— Reading passage —
»»

Its not just about Christmas either, although it does become overwhelmingly obvious at this time of year. I have seen nursery and primary children "graduate", complete with cap and gown leaving little to look forward later; I recently heard of a family having a three-tiered cake for their baby's first birthday (and couldn't help wondering what their wedding cake would be like); "youth groups" which once catered for teenagers seem increasingly to be the domain of younger children; and I'm sure there are a multitude of other examples.

The most dangerous aspect of it is undoubtedly the credit culture, where a whole culture telling you that you don't have to wait has led to a spiralling personal debt crisis about which the entire establishment seems to be keeping its head firmly buried in the sand. It may sound like an exaggeration to equate putting up your Christmas tree on the first of December with the growth in the pay day loan industry, but I wonder if somewhere along the line they are symptoms of the same culture.

I am not saying I have got the balance right myself, in fact, I am fairly certain I haven't. Because although I have definitely not started celebrating Christmas yet, neither have I set aside enough time to actively anticipate the season to come (by which I don't mean getting my Christmas cards written, although that would probably not be a bad idea some time soon).

Waiting does not mean just "carrying on as usual for a bit longer before beginning" but actively looking forward. I think that is the point of the season of Advent in the church calendar: not to be a time of just carrying on as normal, nor to be a time to start celebrating Christmas already; but a time to actively look forward to celebrations to come; to live in the joyful hope of a future promise.

It is this "waiting in hope" which I fear we have somewhat lost and, although I don't know how, would like us to be able to collectively rediscover.

Saturday, 30 November 2013

Thoughts about Andrew

I would like to wish you all a very Happy St Andrew's day!

I can claim no Scottish connections, so this may seem like a slightly odd occasion on which to write a blog post. Then again, I am more-than-slightly sceptical of the story of Andrew's bones coming to Scotland so I am not entirely sure he can claim much of a genuine connection with Scotland either. But I have had a half written blog post about St Andrew for quite some time and today seemed like as good a time to put it up as any.

I think I quite like St Andrew. Admittedly, we don't know a lot about him, but it strikes me there are some interesting details in the few mentions of him in the gospels and I thought I'd share them here on the off chance that others might find them vaguely interesting too.

In Greek, Andrew (Ανδρέας) means man; incidentally the same meaning as Adam. It is surely intentional that Jesus' first (or second, depending which gospel account you read) disciple is Andrew, or man, or perhaps we could say humanity. Perhaps the "new Adam" is not just Christ, but his disciples and followers.

Andrew is introduced to us with his "brother" Simon. But Simon (שִׁמְעוֹן) is a Hebrew name, while Andrew (Ανδρέας) is from the Greek. It seems probable then, despite all our assumptions, that these were perhaps not biological brothers, and yet there is no doubt that we are encouraged to think of these, the first of Christ's followers, in terms of the closest of familial relations. Already, in this first call, we have a call not just to be followers of Christ, and 'fishers of men', but to be brothers to one another.

««

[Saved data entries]
»»

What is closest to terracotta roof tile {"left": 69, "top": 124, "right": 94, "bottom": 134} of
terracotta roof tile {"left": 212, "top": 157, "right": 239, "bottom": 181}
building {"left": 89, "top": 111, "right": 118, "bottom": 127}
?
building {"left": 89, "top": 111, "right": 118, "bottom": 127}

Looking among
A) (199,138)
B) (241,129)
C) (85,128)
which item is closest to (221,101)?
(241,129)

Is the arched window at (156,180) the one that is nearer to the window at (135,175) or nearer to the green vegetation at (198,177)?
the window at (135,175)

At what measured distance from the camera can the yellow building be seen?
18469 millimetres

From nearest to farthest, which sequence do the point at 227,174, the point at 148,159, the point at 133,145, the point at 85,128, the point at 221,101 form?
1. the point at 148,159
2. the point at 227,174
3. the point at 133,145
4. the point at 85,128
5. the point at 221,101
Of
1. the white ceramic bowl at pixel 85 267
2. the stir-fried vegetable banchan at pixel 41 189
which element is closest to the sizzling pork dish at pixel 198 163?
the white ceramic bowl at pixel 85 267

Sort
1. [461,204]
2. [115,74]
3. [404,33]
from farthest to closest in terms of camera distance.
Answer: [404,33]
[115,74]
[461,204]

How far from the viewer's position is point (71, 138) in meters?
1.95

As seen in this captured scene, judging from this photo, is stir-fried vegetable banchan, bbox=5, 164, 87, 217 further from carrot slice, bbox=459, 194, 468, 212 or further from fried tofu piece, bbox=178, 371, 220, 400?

««

— What this exercise asks —
1. Reproduce the blog excerpt word for word, from "Thoughts about Andrew" up to and including "it up as any.".
2. The first paragraph of the blog excerpt offers examples of things that now happen earlier than they once did. List every example it names.
3. Answer these questions from the blog excerpt:
(a) What does the writer call the most dangerous aspect of the culture described?
(b) What date appears above the post titled "Thoughts about Andrew"?
(c) What does the name Andrew mean in Greek?
Work from the blog excerpt alone.

— Exercise responses —
1.
Thoughts about Andrew

I would like to wish you all a very Happy St Andrew's day!

I can claim no Scottish connections, so this may seem like a slightly odd occasion on which to write a blog post. Then again, I am more-than-slightly sceptical of the story of Andrew's bones coming to Scotland so I am not entirely sure he can claim much of a genuine connection with Scotland either. But I have had a half written blog post about St Andrew for quite some time and today seemed like as good a time to put it up as any.

2.
- Nursery and primary children "graduate" in cap and gown.
- A family had a three-tiered cake for their baby's first birthday.
- "Youth groups" that once catered for teenagers are increasingly the domain of younger children.

3.
(a) The credit culture.
(b) Saturday, 30 November 2013.
(c) Man.